Mujer, emociones vividas

Viky Ciudad (Antonia Guijarro Morillo)

Nadie dijo que fuera fácil. Laura se fue hundiendo sola y en silencio. Dentro de su corazón aún dejaba ver un pequeño halo de luz, a pesar de sus antiguos fracasos y rencores. Laura hacía tiempo que no experimentaba eso que llaman felicidad; quizá incluso nunca la conoció.

 

Amanece de nuevo en la ciudad de Los Ángeles. Laura despierta entre inquietudes y premisas. Alguien llama a la puerta: es Mario, su nueva pareja, un tipo encantador.

 

Laura abre la puerta semidesnuda. Mario no puede resistir y la coge por la cintura; se funden en un profundo abrazo. Los dos, sin mediar palabra alguna, pensaron lo mismo: que esta vez apostarían fuerte, echarían toda “la carne en el asador”, se dejarían “la piel si fuera necesario”. Estaba claro: corrían tiempos de amor y felicidad.

 

Cierto día, de esos en que luce el sol y el aire huele a fresco, Laura se levantó de un salto de la cama con cierta energía. El aroma a café se expandía por la cocina; el trinar de los gorriones se colaba por la ventana entreabierta del salón. Era tan feliz. Ese día, la llamada de Mario se hizo esperar algo más de lo normal, pero nuestra protagonista no le dio demasiada importancia. Como siempre, se colmaron de cariños, pero esta vez él le dejó claro que estaría muy ocupado y directamente quedaron para cenar.

 

Ella pensó que ese día lo dedicaría a ponerse guapa; incluso le pediría que quería pasar el resto de su vida con él. Para ello, se vistió y salió a la calle con la única misión de satisfacer los deseos de Mario. Laura no podía ser más dichosa. “He tenido mucha suerte”, pensaba. Pasó por la peluquería y llegó hasta su tienda favorita. Se compró un precioso vestido a juego con los zapatos que Mario le había regalado para su cumpleaños. A la altura de Pershing Square se encontró con Carolina, una antigua compañera de trabajo. Pronto las dos amigas se pusieron al día de sus desdichas y triunfos.

 

Laura había decidido completar el conjunto con algo de lencería fina. Para ello, se dirigieron a una tienda de firma muy conocida. Entraron entre carcajadas y risas. Pronto encontraron lo que querían… y algo más. De repente, a Laura le cambió el color de la cara: allí estaba él, con su inigualable figura, con la sonrisa perfecta. Entre las manos llevaba un precioso conjunto de seda negro. Ella pensó en lo bonito que era el conjunto y lo bien que le quedaría. Mario se dirigió a los probadores, se paró ante uno de ellos y pronunció el nombre de Charlotte. Se abrió una de las cortinillas. Detrás se dejó entrever una joven con cara angelical, preciosa, de cabello rubio y preciosos ojos color miel.

 

Laura no podía creer lo que estaba sucediendo. Tragó saliva, notó cierto mareo, estuvo a punto de desvanecerse. Carolina la cogió como pudo. Una de las dependientas del local se percató de ellas y les echó una mano.
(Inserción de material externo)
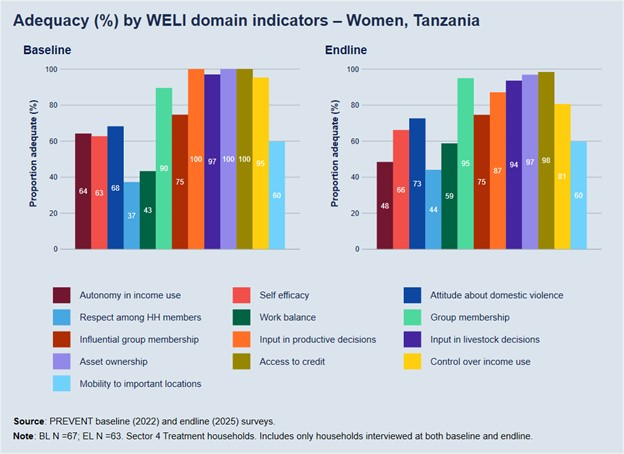 Adequacy (%) by WELI domain indicators – Women, Tanzania

Baseline

Proportion adequate (%)

100
80
60
40
20
0

64 63 68 37 43 90 75 100 97 100 100 95 60

Endline

Proportion adequate (%)

100
80
60
40
20
0

48 66 73 44 59 95 75 87 94 97 98 81 60

Autonomy in income use
Self efficacy
Attitude about domestic violence
Respect among HH members
Work balance
Group membership
Influential group membership
Input in productive decisions
Input in livestock decisions
Asset ownership
Access to credit
Control over income use
Mobility to important locations

Source: PREVENT baseline (2022) and endline (2025) surveys.
Note: BL N =67; EL N =63. Sector 4 Treatment households. Includes only households interviewed at both baseline and endline.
Se llevaron a Laura a una sala donde la sentaron y fueron a buscarle algo caliente para relajarla. Mientras tanto, Mario y Charlotte estaban a lo suyo, sin percatarse de nada en absoluto.

 

Pasados unos minutos, Laura se levantó y se dirigió a donde estaban ellos. Mario, al verla, enmudeció. Se quedó frío, se echó las manos a la cabeza y, por un momento, rozó la locura. Laura, en cambio, lo tenía muy claro. Esta vez no iba a permitirse otra decepción. Tampoco estaba dispuesta a hacer ningún numerito de celos. Todo lo contrario: tomó aliento, se acercó a Mario y, frente a frente, le dijo:

 

—Hoy pensé que lo nuestro tenía un futuro. Hoy podríamos haber sido los seres más felices del mundo. Pero gracias a tu inmadurez e hipocresía, la que ha tenido mucha suerte y es feliz hoy… soy yo.

 

Y se fue de allí tan rápido como pudo. Carolina fue detrás. Las dos se pararon a una manzana de allí y, sin mediar palabra alguna, Carolina cogió la mano de Laura y la besó con amor y pasión. Se besaron todos los miedos, incluso los más profundos. Se dejaron llevar y disfrutaron de ese momento tan maravilloso. Laura comprendió que la vida no hay que subestimarla, sino que hay que vivirla; que nunca hay que perder la esperanza, confiar en nosotros, amar a los nuestros y, sobre todo, que nuestra felicidad depende de nosotros mismos.